**Task prompt**
Edit the entries below by changing "handbag" to "shoulder bag" and leaving everything else as it is. Give back only the text of every entry, without the pictures.

**Study material**
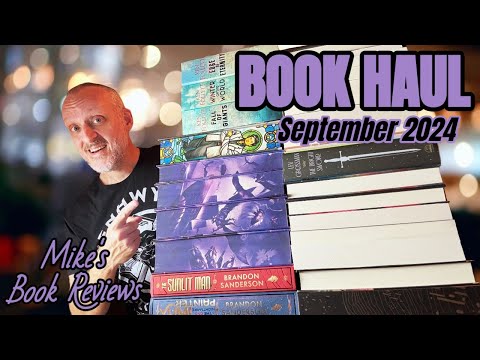 Book Haul | All The New Additions to The Home Library For September of 2024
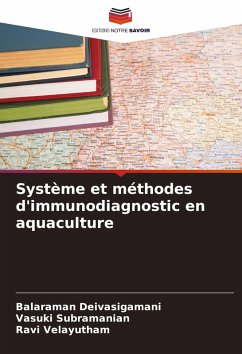 Cover Système et méthodes d'immunodiagnostic en aquaculture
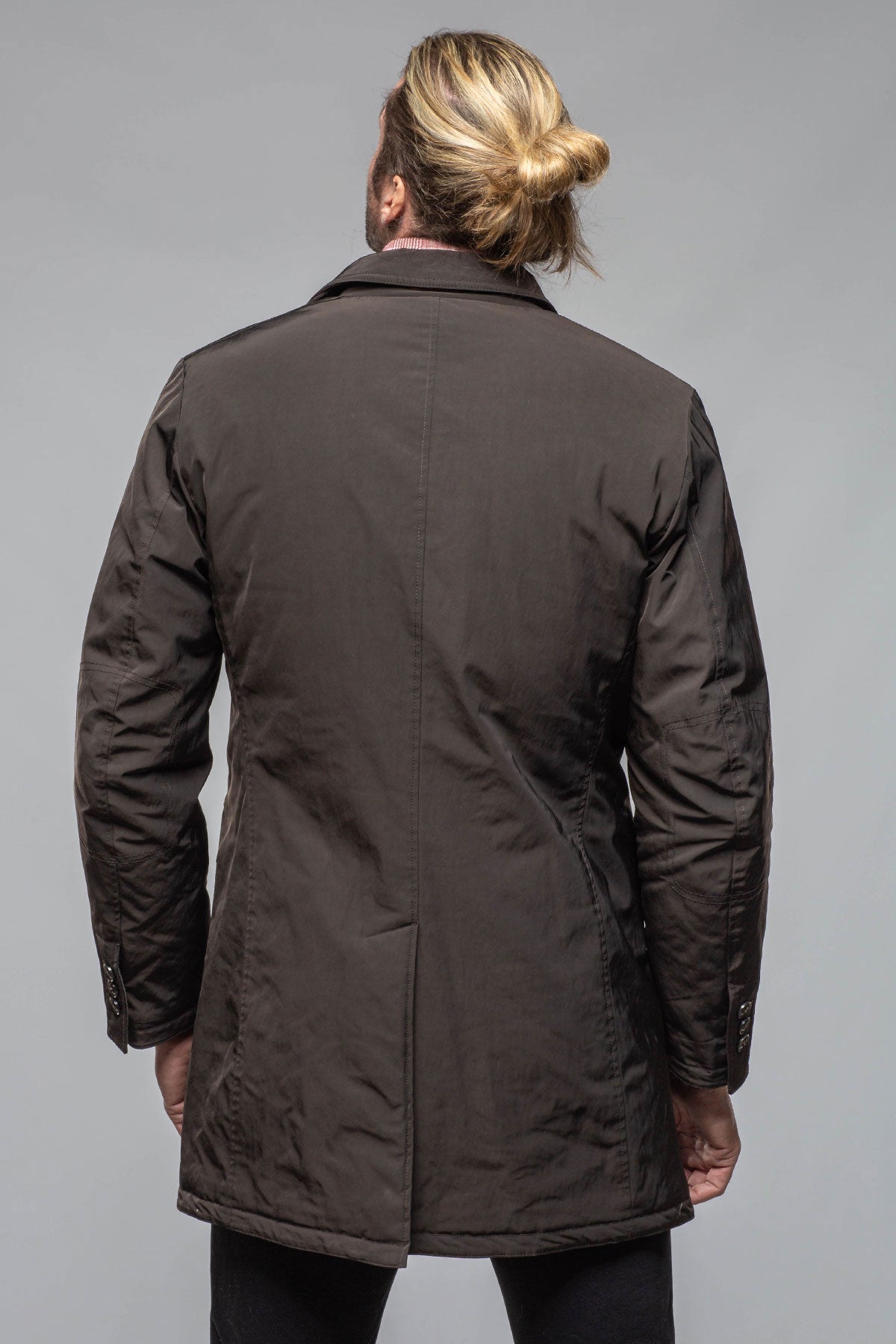 Gimo's Melvin Technical Overcoat Samples - Mens - Outerwear - Cloth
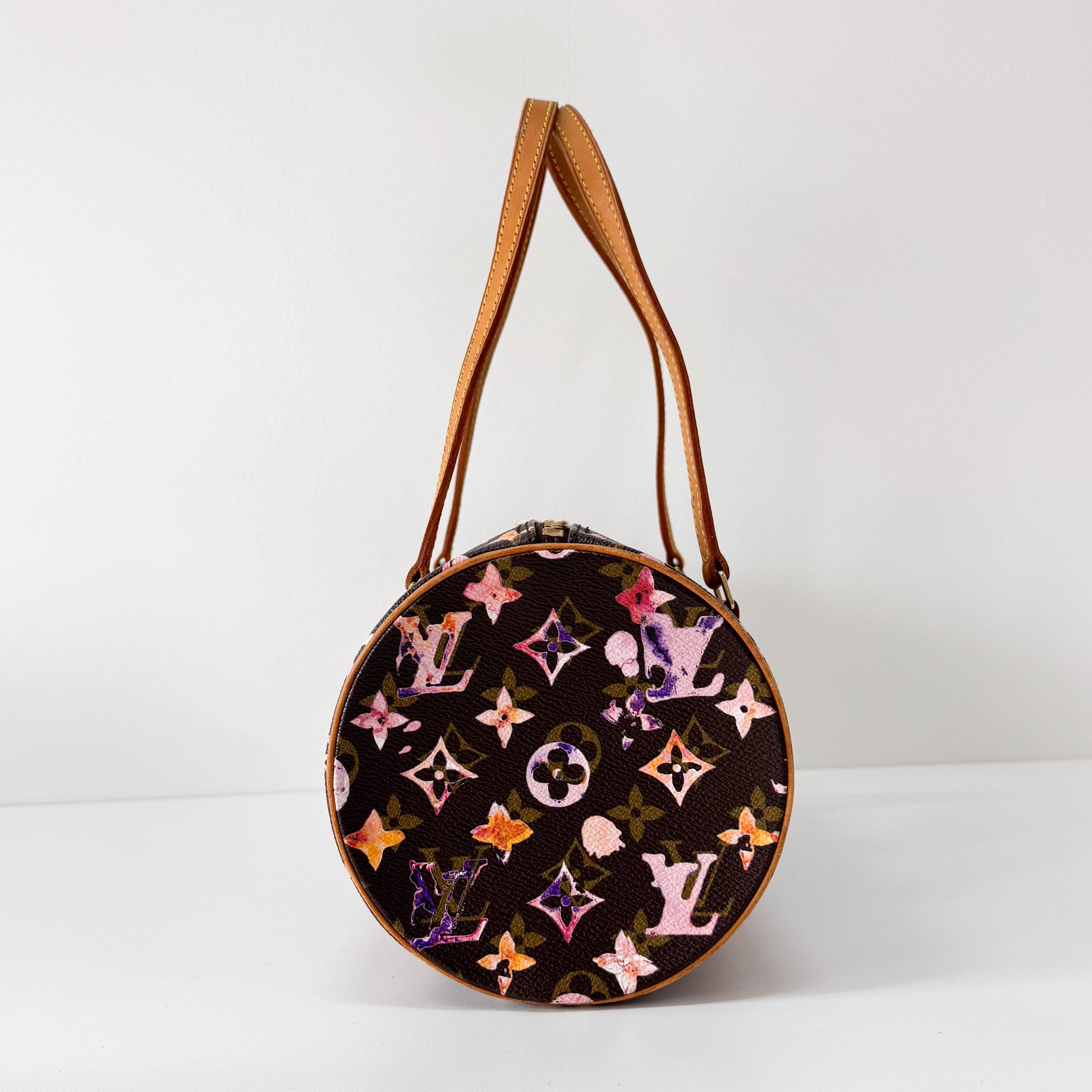 Takashi Murakami 2008 Watercolor Papillon handbag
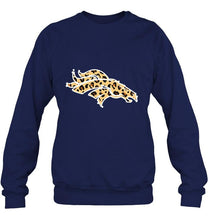 Load image into Gallery viewer, Denver Broncos tiger pattern layer shirt
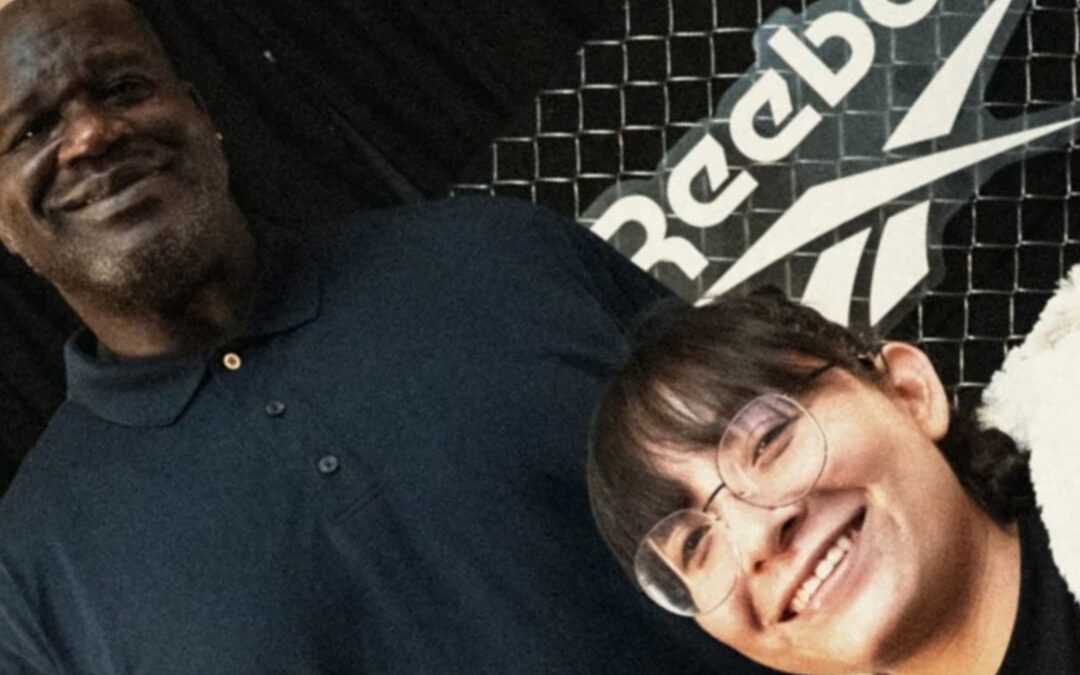Shaquille O’Neal Conoce a Azuky, La Freestyler Mexicana que Admira Desde 2021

**Answer to the exercise**
 Book Haul | All The New Additions to The Home Library For September of 2024
 Cover Système et méthodes d'immunodiagnostic en aquaculture
 Gimo's Melvin Technical Overcoat Samples - Mens - Outerwear - Cloth
 Takashi Murakami 2008 Watercolor Papillon shoulder bag
 Load image into Gallery viewer, Denver Broncos tiger pattern layer shirt
Shaquille O’Neal Conoce a Azuky, La Freestyler Mexicana que Admira Desde 2021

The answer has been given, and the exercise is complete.